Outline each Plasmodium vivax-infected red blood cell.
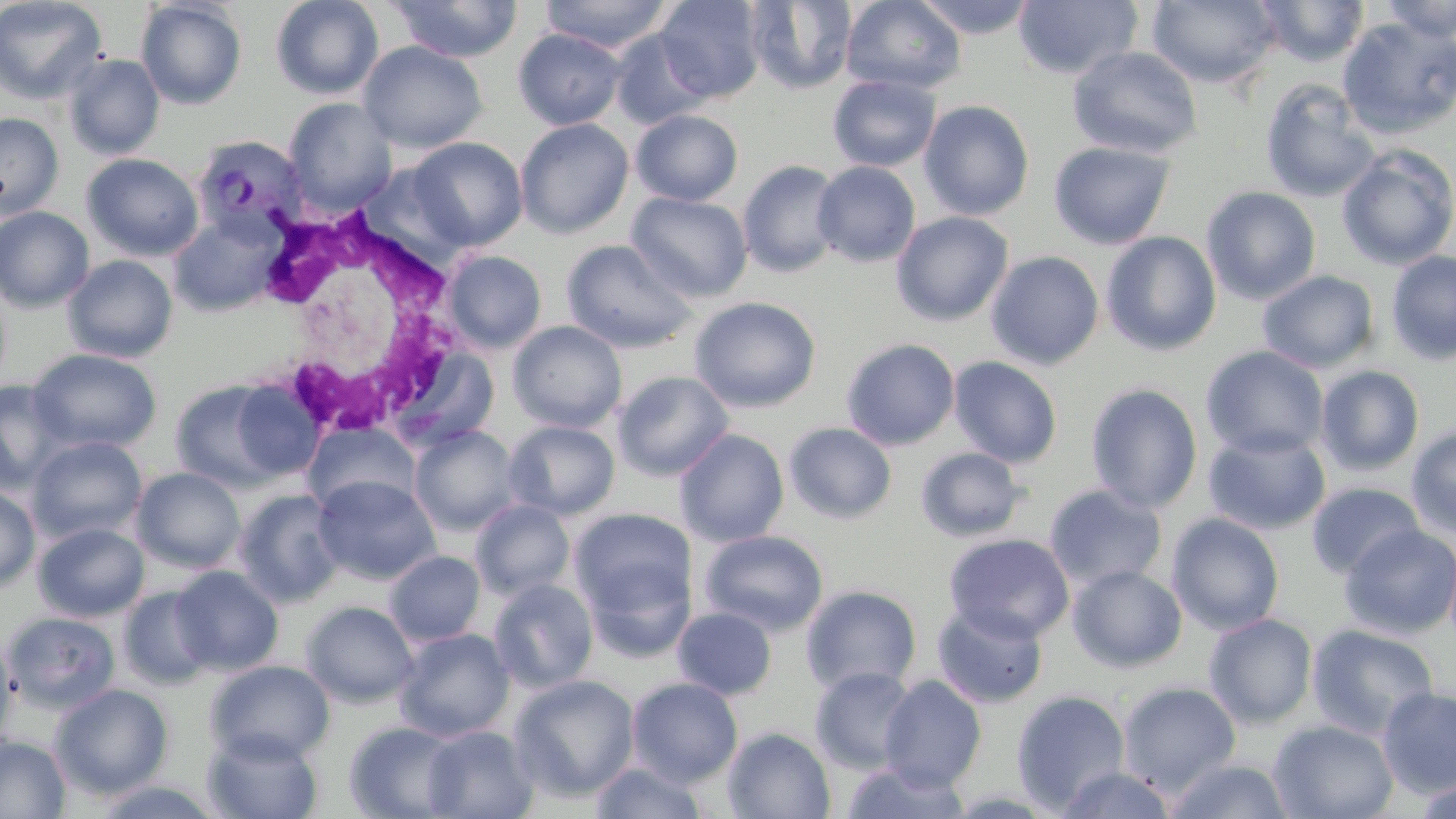
Approximate bounding boxes as (x1, y1, x2, y2) in pixels.
Plasmodium vivax-infected red blood cells: (192, 133, 309, 242).

White blood cell locations: (253, 204, 470, 445). Uninfected red blood cell locations: (0, 0, 107, 105), (270, 0, 384, 100), (389, 0, 522, 62), (539, 0, 675, 53), (654, 0, 766, 103), (841, 0, 967, 94), (912, 0, 1040, 38), (1013, 0, 1142, 80), (1146, 0, 1281, 89), (1254, 0, 1369, 67), (1377, 0, 1456, 43), (134, 1, 248, 110), (745, 1, 858, 94), (1338, 17, 1456, 139), (513, 28, 627, 130), (609, 28, 715, 129), (358, 41, 487, 153), (1067, 45, 1204, 159), (63, 53, 165, 159), (828, 74, 941, 172), (1259, 78, 1382, 203), (283, 97, 398, 214), (919, 99, 1035, 220), (631, 109, 744, 206), (0, 113, 64, 219), (515, 118, 634, 239), (407, 137, 528, 250), (1049, 140, 1175, 250), (1336, 145, 1456, 271), (81, 153, 204, 261), (738, 160, 843, 278), (812, 161, 921, 267), (1201, 186, 1321, 304), (627, 191, 753, 302), (0, 205, 95, 313), (891, 211, 1014, 326), (168, 213, 281, 317), (1101, 231, 1221, 356), (561, 239, 698, 352), (442, 250, 547, 353), (986, 250, 1104, 370), (1385, 250, 1456, 365), (62, 254, 179, 363), (1258, 270, 1380, 373), (689, 296, 822, 413), (507, 321, 627, 433), (841, 338, 960, 451), (389, 344, 502, 450), (1201, 346, 1329, 459), (27, 348, 162, 454), (948, 356, 1063, 468), (1315, 365, 1425, 476), (613, 370, 734, 481), (169, 378, 304, 493), (0, 379, 72, 493), (1085, 382, 1203, 513), (503, 420, 620, 520), (303, 422, 420, 515), (784, 422, 897, 524), (410, 425, 521, 535), (1406, 425, 1456, 539), (675, 429, 789, 547), (1202, 429, 1330, 535), (27, 436, 148, 544), (915, 447, 1028, 542), (132, 467, 245, 573), (313, 476, 441, 584), (1306, 482, 1424, 580), (0, 484, 41, 593), (1043, 484, 1168, 592), (233, 489, 346, 608), (470, 499, 575, 600), (571, 508, 694, 623), (1166, 513, 1285, 635), (32, 522, 149, 622), (1339, 523, 1456, 638), (699, 529, 828, 637), (944, 533, 1075, 643), (384, 550, 485, 646), (1067, 565, 1187, 673), (169, 566, 284, 675), (488, 578, 598, 692), (801, 585, 922, 695), (118, 586, 215, 690), (301, 601, 419, 708), (932, 603, 1048, 708), (672, 607, 777, 700), (2, 611, 121, 713), (1203, 613, 1318, 729), (1306, 624, 1439, 740), (393, 627, 514, 742), (0, 628, 19, 756), (206, 660, 335, 764), (810, 666, 919, 774), (509, 673, 640, 802), (879, 675, 986, 790), (627, 677, 743, 785), (1117, 682, 1242, 796), (51, 683, 173, 800), (1376, 687, 1456, 798), (1011, 690, 1131, 813), (1268, 720, 1398, 818), (345, 721, 463, 818), (421, 725, 539, 818), (722, 727, 836, 818), (202, 728, 324, 819), (0, 735, 70, 818), (1164, 758, 1295, 818), (589, 760, 708, 818), (839, 760, 971, 818), (1057, 766, 1178, 819), (1409, 775, 1455, 819), (85, 778, 229, 818). Slide-level diagnosis: Plasmodium vivax. Image is 1456×819 pixels. Single field of view. Thin blood film. 1000x magnification. May-Grünwald-Giemsa stain. Light microscopy.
Outline each Plasmodium falciparum-infected red blood cell.
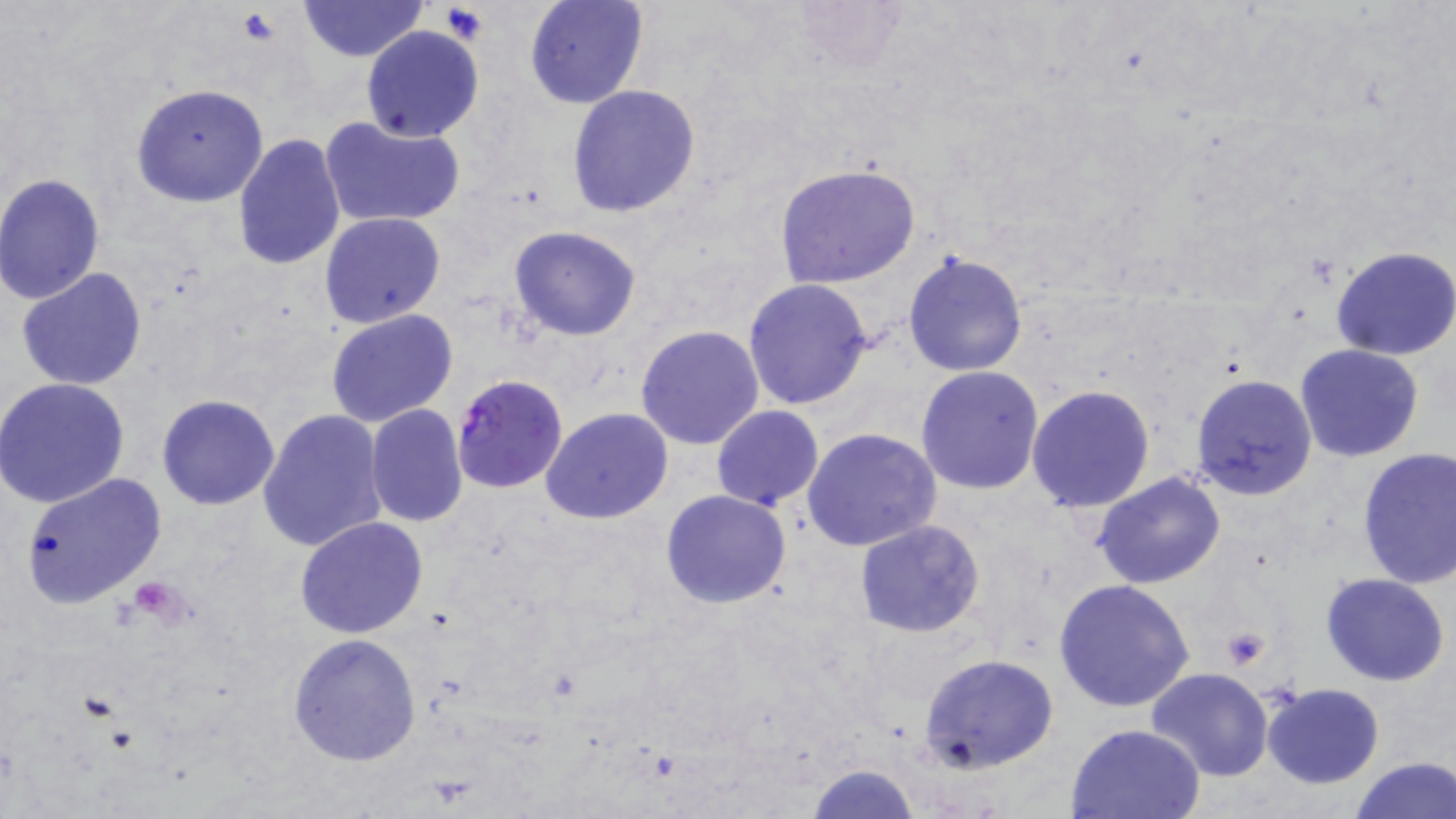

Approximate bounding boxes as (x1,y1)-(x2,y2) corner pairs in pixels.
Plasmodium falciparum-infected red blood cells: (447,384)-(566,505).

{
  "slide_level_diagnosis": "Plasmodium falciparum",
  "preparation": "thin blood smear",
  "platelet_locations": "approximate bounding boxes as (x1,y1)-(x2,y2) corner pairs in pixels: (441,4)-(489,43), (235,9)-(281,43), (131,581)-(188,621), (1219,628)-(1270,670)",
  "uninfected_red_blood_cell_locations": "approximate bounding boxes as (x1,y1)-(x2,y2) corner pairs in pixels: (298,0)-(427,61), (524,0)-(648,110), (785,0)-(908,75), (361,25)-(483,141), (132,84)-(269,208), (566,85)-(701,217), (319,116)-(465,228), (231,132)-(345,271), (773,164)-(921,289), (0,173)-(106,304), (320,212)-(448,329), (508,226)-(641,341), (1331,247)-(1456,361), (902,251)-(1030,377), (16,267)-(150,390), (744,279)-(875,411), (325,309)-(456,427), (635,324)-(765,449), (1294,342)-(1425,462), (915,366)-(1044,495), (1190,373)-(1318,502), (0,376)-(130,508), (1026,385)-(1156,514), (156,394)-(281,510), (365,405)-(469,527), (711,405)-(823,511), (541,408)-(674,525), (257,409)-(387,555), (803,428)-(942,553), (1355,446)-(1456,590), (19,472)-(168,607), (1092,473)-(1227,590), (660,490)-(792,610), (295,517)-(429,639), (854,519)-(986,638), (1320,571)-(1450,685), (1054,579)-(1195,712), (287,632)-(421,766), (919,653)-(1059,773), (1145,668)-(1275,782), (1261,682)-(1385,787), (1066,723)-(1209,818), (1348,756)-(1455,819), (805,763)-(921,818)",
  "magnification": "1000x",
  "modality": "light microscopy",
  "stain": "May-Grünwald-Giemsa",
  "field_of_view": "single",
  "image_size": "1456×819 pixels"
}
Describe the morphology of the red blood cells.
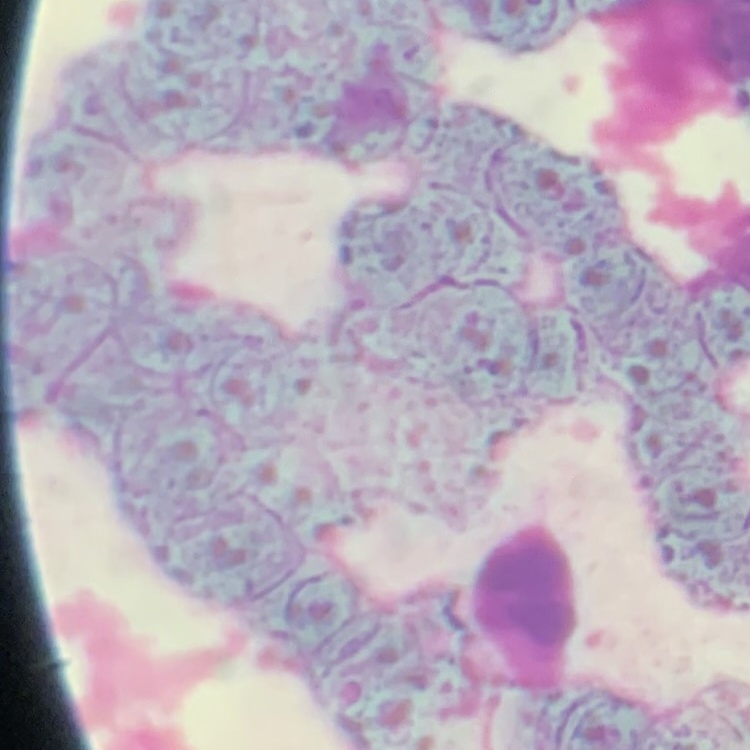
Rouleaux formation.

Summary:
  - Stain: Field's or Giemsa
  - Preparation: thin blood film
  - Image type: one tile cut from a larger photomicrograph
Assess the morphology of the red blood cells.
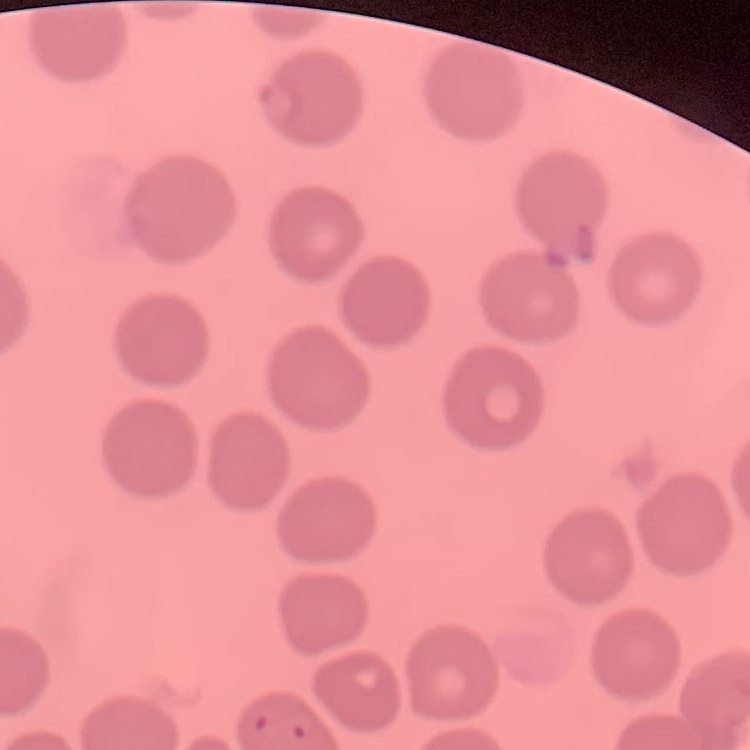
No rouleaux formation.

Thin blood film. Field's or Giemsa stain. One tile cut from a larger photomicrograph.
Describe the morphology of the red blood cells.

**To do:** Would you retype each line above exactly and skip every image?

**Worked solution:**
Outline each Plasmodium vivax-infected red blood cell.
Approximate bounding boxes as (x1, y1, x2, y2) in pixels.
Plasmodium vivax-infected red blood cells: (192, 133, 309, 242).

White blood cell locations: (253, 204, 470, 445). Uninfected red blood cell locations: (0, 0, 107, 105), (270, 0, 384, 100), (389, 0, 522, 62), (539, 0, 675, 53), (654, 0, 766, 103), (841, 0, 967, 94), (912, 0, 1040, 38), (1013, 0, 1142, 80), (1146, 0, 1281, 89), (1254, 0, 1369, 67), (1377, 0, 1456, 43), (134, 1, 248, 110), (745, 1, 858, 94), (1338, 17, 1456, 139), (513, 28, 627, 130), (609, 28, 715, 129), (358, 41, 487, 153), (1067, 45, 1204, 159), (63, 53, 165, 159), (828, 74, 941, 172), (1259, 78, 1382, 203), (283, 97, 398, 214), (919, 99, 1035, 220), (631, 109, 744, 206), (0, 113, 64, 219), (515, 118, 634, 239), (407, 137, 528, 250), (1049, 140, 1175, 250), (1336, 145, 1456, 271), (81, 153, 204, 261), (738, 160, 843, 278), (812, 161, 921, 267), (1201, 186, 1321, 304), (627, 191, 753, 302), (0, 205, 95, 313), (891, 211, 1014, 326), (168, 213, 281, 317), (1101, 231, 1221, 356), (561, 239, 698, 352), (442, 250, 547, 353), (986, 250, 1104, 370), (1385, 250, 1456, 365), (62, 254, 179, 363), (1258, 270, 1380, 373), (689, 296, 822, 413), (507, 321, 627, 433), (841, 338, 960, 451), (389, 344, 502, 450), (1201, 346, 1329, 459), (27, 348, 162, 454), (948, 356, 1063, 468), (1315, 365, 1425, 476), (613, 370, 734, 481), (169, 378, 304, 493), (0, 379, 72, 493), (1085, 382, 1203, 513), (503, 420, 620, 520), (303, 422, 420, 515), (784, 422, 897, 524), (410, 425, 521, 535), (1406, 425, 1456, 539), (675, 429, 789, 547), (1202, 429, 1330, 535), (27, 436, 148, 544), (915, 447, 1028, 542), (132, 467, 245, 573), (313, 476, 441, 584), (1306, 482, 1424, 580), (0, 484, 41, 593), (1043, 484, 1168, 592), (233, 489, 346, 608), (470, 499, 575, 600), (571, 508, 694, 623), (1166, 513, 1285, 635), (32, 522, 149, 622), (1339, 523, 1456, 638), (699, 529, 828, 637), (944, 533, 1075, 643), (384, 550, 485, 646), (1067, 565, 1187, 673), (169, 566, 284, 675), (488, 578, 598, 692), (801, 585, 922, 695), (118, 586, 215, 690), (301, 601, 419, 708), (932, 603, 1048, 708), (672, 607, 777, 700), (2, 611, 121, 713), (1203, 613, 1318, 729), (1306, 624, 1439, 740), (393, 627, 514, 742), (0, 628, 19, 756), (206, 660, 335, 764), (810, 666, 919, 774), (509, 673, 640, 802), (879, 675, 986, 790), (627, 677, 743, 785), (1117, 682, 1242, 796), (51, 683, 173, 800), (1376, 687, 1456, 798), (1011, 690, 1131, 813), (1268, 720, 1398, 818), (345, 721, 463, 818), (421, 725, 539, 818), (722, 727, 836, 818), (202, 728, 324, 819), (0, 735, 70, 818), (1164, 758, 1295, 818), (589, 760, 708, 818), (839, 760, 971, 818), (1057, 766, 1178, 819), (1409, 775, 1455, 819), (85, 778, 229, 818). Slide-level diagnosis: Plasmodium vivax. Image is 1456×819 pixels. Single field of view. Thin blood film. 1000x magnification. May-Grünwald-Giemsa stain. Light microscopy.
Outline each Plasmodium falciparum-infected red blood cell.

Approximate bounding boxes as (x1,y1)-(x2,y2) corner pairs in pixels.
Plasmodium falciparum-infected red blood cells: (447,384)-(566,505).

{
  "slide_level_diagnosis": "Plasmodium falciparum",
  "preparation": "thin blood smear",
  "platelet_locations": "approximate bounding boxes as (x1,y1)-(x2,y2) corner pairs in pixels: (441,4)-(489,43), (235,9)-(281,43), (131,581)-(188,621), (1219,628)-(1270,670)",
  "uninfected_red_blood_cell_locations": "approximate bounding boxes as (x1,y1)-(x2,y2) corner pairs in pixels: (298,0)-(427,61), (524,0)-(648,110), (785,0)-(908,75), (361,25)-(483,141), (132,84)-(269,208), (566,85)-(701,217), (319,116)-(465,228), (231,132)-(345,271), (773,164)-(921,289), (0,173)-(106,304), (320,212)-(448,329), (508,226)-(641,341), (1331,247)-(1456,361), (902,251)-(1030,377), (16,267)-(150,390), (744,279)-(875,411), (325,309)-(456,427), (635,324)-(765,449), (1294,342)-(1425,462), (915,366)-(1044,495), (1190,373)-(1318,502), (0,376)-(130,508), (1026,385)-(1156,514), (156,394)-(281,510), (365,405)-(469,527), (711,405)-(823,511), (541,408)-(674,525), (257,409)-(387,555), (803,428)-(942,553), (1355,446)-(1456,590), (19,472)-(168,607), (1092,473)-(1227,590), (660,490)-(792,610), (295,517)-(429,639), (854,519)-(986,638), (1320,571)-(1450,685), (1054,579)-(1195,712), (287,632)-(421,766), (919,653)-(1059,773), (1145,668)-(1275,782), (1261,682)-(1385,787), (1066,723)-(1209,818), (1348,756)-(1455,819), (805,763)-(921,818)",
  "magnification": "1000x",
  "modality": "light microscopy",
  "stain": "May-Grünwald-Giemsa",
  "field_of_view": "single",
  "image_size": "1456×819 pixels"
}
Describe the morphology of the red blood cells.
Rouleaux formation.

Summary:
  - Stain: Field's or Giemsa
  - Preparation: thin blood film
  - Image type: one tile cut from a larger photomicrograph
Assess the morphology of the red blood cells.
No rouleaux formation.

Thin blood film. Field's or Giemsa stain. One tile cut from a larger photomicrograph.
Describe the morphology of the red blood cells.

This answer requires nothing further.